Football hooligans want to ban women from ‘sacred place’ in Rome stadium

A group of hooligans supporting the Lazio football club in Italy have come under fire for declaring certain seating spots in Rome’s Olympic Stadium off-limits to female fans.

Leaflets announcing the ban on “Women, Wives and Girlfriends” were circulated on Saturday ahead of the match between Lazio and Napoli, the first of the new season.

The message refers to the Curva Nord, which is the area behind the goalpost on the northern side of the stadium—traditionally seen as the spot for the most hardcore supporters, as a “sacred place” akin to “military trenches.”

 

Lazio supporters during the serie A match between SS Lazio and FC Internazionale at Stadio Olimpico on May 20, 2018 in Rome, Italy (Marco Rosi/Getty)

“The North represent a sacred place for us. An environment with unwritten rules to be followed. We have always experienced the first rows as a military trench.

“Within it, we do not allow Women, Wives and Girlfriends, so we invite them to sit from the tenth row onwards.

“Whomever chooses the stadium as an alternative to a carefree and romantic day at Villa Borghese, go to different sections,” the message read, bearing the signature “Diabolik Pluto Directive,” an apparent reference to the leader of Lazio’s “Irriducibili” hooligan group.

The “Irriducibili” group is infamous for displaying racist and anti-Semitic attitudes and behaviour.

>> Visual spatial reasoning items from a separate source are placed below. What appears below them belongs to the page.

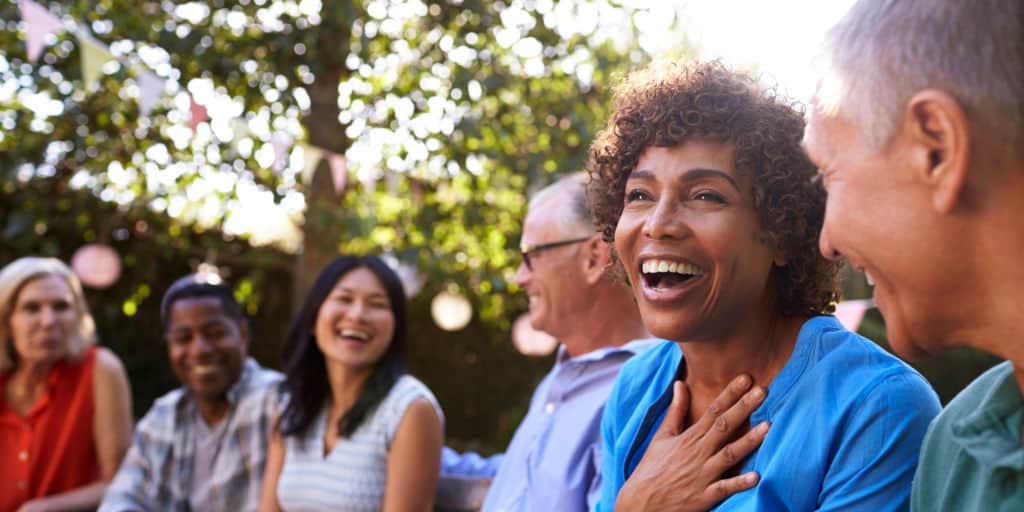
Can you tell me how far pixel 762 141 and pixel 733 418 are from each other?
0.48 meters

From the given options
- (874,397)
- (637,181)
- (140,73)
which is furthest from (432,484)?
(140,73)

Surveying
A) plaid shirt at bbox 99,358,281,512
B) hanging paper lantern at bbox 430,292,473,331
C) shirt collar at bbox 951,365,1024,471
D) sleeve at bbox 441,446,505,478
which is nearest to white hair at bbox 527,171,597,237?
sleeve at bbox 441,446,505,478

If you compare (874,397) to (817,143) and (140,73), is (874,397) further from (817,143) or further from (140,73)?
(140,73)

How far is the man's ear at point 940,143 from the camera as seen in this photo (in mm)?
993

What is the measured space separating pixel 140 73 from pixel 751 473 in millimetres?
4404

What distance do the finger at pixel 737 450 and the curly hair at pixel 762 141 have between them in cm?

It has recently come under fire for using images of Holocaust victim Anne Frank as an insult against rival city team Roma.

They have repeatedly been banned from the Curva Nord due to singing racist chants during matches.

 


Pictures of the leaflets were shared on social media, among mixed, but mostly baffled, reactions.

“I can’t conceive of these things. In 2018,” writer Marco Corsini, who regularly reports on the Lazio football team, wrote sharing an image of the leaflet on Twitter.

Several women commented on how the ban denoted attitudes recalling the Middle Ages or prehistoric times.

Lazio fans celebrate during the Serie A match between SS Lazio and FC Internazionale at Stadio Olimpico on May 20, 2018 in Rome, Italy (Paolo Bruno/Getty)

“We live in the Middle Ages. I can no longer tolerate these things, they are not justifiable,” Carolina Morace, the coach of the Italian women’s national football team and a former player who played and managed the Lazio women’s football team among others in her career, told newspaper Gazzetta dello Sport.

Morace’s team recently qualified for the 2019 Women’s World Cup, the first time the Italians will participate in 20 years.

Their male counterparts failed to quality for the 2018 Russia World Cup.